ラット腎チロシンホスファターゼのcDNAクローニング-腎炎発症・進展機能解明への応用

大鼠肾酪氨酸磷酸酶的cDNA克隆——在阐明肾炎发病和进展的功能中的应用

• 批准号: 04807044
• 负责人: 申 性孝
• 金额: $ 1.22万
• 依托单位: Osaka University
• 依托单位国家: 日本
• 项目类别: Grant-in-Aid for General Scientific Research (C)
• 财政年份: 1992
• 资助国家: 日本
• 起止时间: 1992 至 无数据
• 项目状态: 已结题
• 来源: https://kaken.nii.ac.jp/en/grant/KAKENHI-PROJECT-04807044/
• 关键词: チロシンホスファターゼ; 蛋白質チロシニリン酸化; 糸球体腎炎; 培養メサンギウム細胞; CDNAクローニング; 遺伝子発現; 組換えタンパク質

チロシンホスファターゼ間でよく保存された触媒ドメインの2ヶ所のアミノ酸配列に対応する推定オリゴヌクレオチドを作成し、これをプライマーとして用い、PCRを行なった。
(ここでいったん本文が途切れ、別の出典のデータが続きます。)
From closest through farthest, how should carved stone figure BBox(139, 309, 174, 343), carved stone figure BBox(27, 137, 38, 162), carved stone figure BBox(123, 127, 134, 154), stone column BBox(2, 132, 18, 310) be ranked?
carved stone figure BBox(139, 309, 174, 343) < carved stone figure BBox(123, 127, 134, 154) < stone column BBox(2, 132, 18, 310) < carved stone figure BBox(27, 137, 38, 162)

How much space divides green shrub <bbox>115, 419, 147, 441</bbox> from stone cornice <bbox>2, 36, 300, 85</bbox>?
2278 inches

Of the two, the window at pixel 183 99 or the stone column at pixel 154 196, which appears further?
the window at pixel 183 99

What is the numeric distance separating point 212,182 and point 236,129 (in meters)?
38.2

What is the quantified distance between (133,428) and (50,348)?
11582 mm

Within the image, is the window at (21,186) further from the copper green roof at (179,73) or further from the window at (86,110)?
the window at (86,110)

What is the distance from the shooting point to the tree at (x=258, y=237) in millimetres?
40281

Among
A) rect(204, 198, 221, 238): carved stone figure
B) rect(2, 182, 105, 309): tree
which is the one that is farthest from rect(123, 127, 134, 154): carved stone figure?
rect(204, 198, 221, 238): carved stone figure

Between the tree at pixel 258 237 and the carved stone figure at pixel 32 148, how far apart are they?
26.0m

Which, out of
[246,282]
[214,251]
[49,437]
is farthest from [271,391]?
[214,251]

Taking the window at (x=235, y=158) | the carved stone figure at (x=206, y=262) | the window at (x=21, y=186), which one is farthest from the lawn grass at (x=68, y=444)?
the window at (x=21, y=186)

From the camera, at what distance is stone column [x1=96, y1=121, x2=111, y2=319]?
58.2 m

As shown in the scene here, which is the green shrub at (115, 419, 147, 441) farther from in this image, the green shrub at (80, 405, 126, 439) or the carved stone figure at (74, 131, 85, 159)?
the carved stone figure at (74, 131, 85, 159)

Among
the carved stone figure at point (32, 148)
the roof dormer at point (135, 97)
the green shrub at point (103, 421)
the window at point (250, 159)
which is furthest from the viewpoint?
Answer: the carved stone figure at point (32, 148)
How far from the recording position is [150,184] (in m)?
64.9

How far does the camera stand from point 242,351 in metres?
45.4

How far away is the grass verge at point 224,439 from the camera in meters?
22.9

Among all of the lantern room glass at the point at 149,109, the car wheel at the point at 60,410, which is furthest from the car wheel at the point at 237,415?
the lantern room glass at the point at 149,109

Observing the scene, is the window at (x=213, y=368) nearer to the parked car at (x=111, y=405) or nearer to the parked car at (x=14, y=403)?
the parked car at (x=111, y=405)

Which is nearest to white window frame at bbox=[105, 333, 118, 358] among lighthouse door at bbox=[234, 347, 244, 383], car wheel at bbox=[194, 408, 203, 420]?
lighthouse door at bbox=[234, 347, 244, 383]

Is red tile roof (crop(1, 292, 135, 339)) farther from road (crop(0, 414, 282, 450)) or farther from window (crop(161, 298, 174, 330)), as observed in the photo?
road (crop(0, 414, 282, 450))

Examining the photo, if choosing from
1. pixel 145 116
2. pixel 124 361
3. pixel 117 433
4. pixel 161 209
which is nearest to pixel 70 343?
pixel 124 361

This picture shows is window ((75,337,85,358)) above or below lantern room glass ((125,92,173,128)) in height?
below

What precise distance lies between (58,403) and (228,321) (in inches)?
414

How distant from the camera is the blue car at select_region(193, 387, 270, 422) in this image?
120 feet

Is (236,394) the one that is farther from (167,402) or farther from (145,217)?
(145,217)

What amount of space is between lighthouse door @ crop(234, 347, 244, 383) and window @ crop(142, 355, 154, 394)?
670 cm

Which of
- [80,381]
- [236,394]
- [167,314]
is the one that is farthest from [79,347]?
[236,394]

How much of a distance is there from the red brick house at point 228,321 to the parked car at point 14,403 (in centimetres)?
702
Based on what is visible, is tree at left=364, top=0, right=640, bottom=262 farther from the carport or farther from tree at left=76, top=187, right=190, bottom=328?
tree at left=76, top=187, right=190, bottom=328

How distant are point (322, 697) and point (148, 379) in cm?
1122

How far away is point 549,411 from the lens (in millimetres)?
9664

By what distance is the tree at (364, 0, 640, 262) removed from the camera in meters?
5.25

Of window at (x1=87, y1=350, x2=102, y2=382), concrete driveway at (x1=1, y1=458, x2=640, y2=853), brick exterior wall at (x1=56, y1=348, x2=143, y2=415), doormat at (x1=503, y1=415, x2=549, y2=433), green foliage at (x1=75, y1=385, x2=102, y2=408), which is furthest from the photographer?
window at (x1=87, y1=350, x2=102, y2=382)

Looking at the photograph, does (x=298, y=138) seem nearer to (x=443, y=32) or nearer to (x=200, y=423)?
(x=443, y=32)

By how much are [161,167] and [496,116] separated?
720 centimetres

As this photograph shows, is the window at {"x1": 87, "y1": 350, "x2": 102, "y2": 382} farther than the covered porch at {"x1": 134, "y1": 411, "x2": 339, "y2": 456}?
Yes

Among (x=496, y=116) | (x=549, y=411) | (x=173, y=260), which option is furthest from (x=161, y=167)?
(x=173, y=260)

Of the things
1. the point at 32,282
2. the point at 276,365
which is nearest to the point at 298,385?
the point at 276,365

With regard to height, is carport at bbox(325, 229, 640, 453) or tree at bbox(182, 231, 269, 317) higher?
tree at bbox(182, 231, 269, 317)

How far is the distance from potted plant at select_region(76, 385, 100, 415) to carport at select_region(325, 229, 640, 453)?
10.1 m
PCRの基質DNAとして、ラット腎RNAに逆転写酵素を反応させて得た一本鎖cDNAを用いた。得られたPCR産物をサブクローニングし、ジデオキシ法にて塩基配列を決定したところ、4種類のチロシンホスファターゼ部分cDNAが得られた。データベース検索により、うち2種類はマウスLRP、ヒトLARという既知のチロシンホスファターゼと95%以上の相同性を示したため、ラットのLRP、LARであると考えられた。他の2種類は、既知のチロシンホスファターゼ分子との相同性は低く 新種のチロシンホスファターゼと推定された(pP34-11,pP34-35)。4種のcDNAをプローベとしてラット各臓器より得たRNAに対しノーザンブロットを行なったところ、LRP、LAR P34-11は、腎に高発現がみられ、他に肝、心、肺、脾、脳にも発現がみられた。P34-35は脳にのみ発現していた。また、腎炎との関連を探る目的で、糸球体病変の主座であるメサンギウム細胞に着目し培養メサンギウムにおける遺伝子発現を検討したところ、発現のみられたものは LRPとP34-11の2種であった。これら2種類のチロシンホスファターゼの腎メサンギウム細胞における機能、役割を追求する目的で、全長cDNAのクローニングを行なった。それぞれPCR産物をプローべとし、ラット腎cDNAライブラリーをスクリーニングし、LRPは約3kbの全長cDNAを得、解析、報告した。新推チロシンホスファターゼに関しては、約2kbの全翻訳領域を含むcDNAを単純、解析を行ない、また大腸菌に発現させた組〓タンパク質を用いて本分子がチロシンホスファターゼ活性を有することを明らかにした。

The first step is to preserve the first step in the preparation of the second step in the preparation of the third step in the preparation of the second step in the preparation of the third step in the preparation of the second step in the preparation of the third step in the preparation of the second step in the preparation of the third step. PCR matrix DNA and RNA reverse transcription enzymes were used to obtain a cDNA sequence. The PCR products were identified by DNA sequencing and DNA sequencing. The two types of information are LRP, LAR and LRP, which are similar to each other. The identity of the two species, known species and molecules, is low and the new species is presumed (p34 -11, p34 -35). Four cDNAs were found in the liver, heart, lung, spleen and kidney. P34-35 is the most important part of the game. 2 species of LRP P34-11 were identified in the cell culture medium. To pursue the functions and services of these two types of cDNA in kidney support cells, full-length cDNA cloning has been carried out. The PCR product was cloned, analyzed and reported. The new DNA sequence contains about 2 kb of cDNA, which is purified, analyzed, and found in E. coli. The DNA sequence contains about 2 kb of cDNA, which is active in E. coli.

项目成果

Moriyama,T.et al.: "cDNA cloning of rat LRP,a receptor like protein tyrosine phosphatase and evidence for its gene regulation in cultured rat mesangial cells" Biochem.Biophys.Res.Commun.188. 34-39 (1992)

Moriyama, T. 等人：“大鼠 LRP（一种类似蛋白酪氨酸磷酸酶的受体）的 cDNA 克隆及其在培养的大鼠系膜细胞中基因调控的证据”Biochem.Biophys.Res.Commun.188。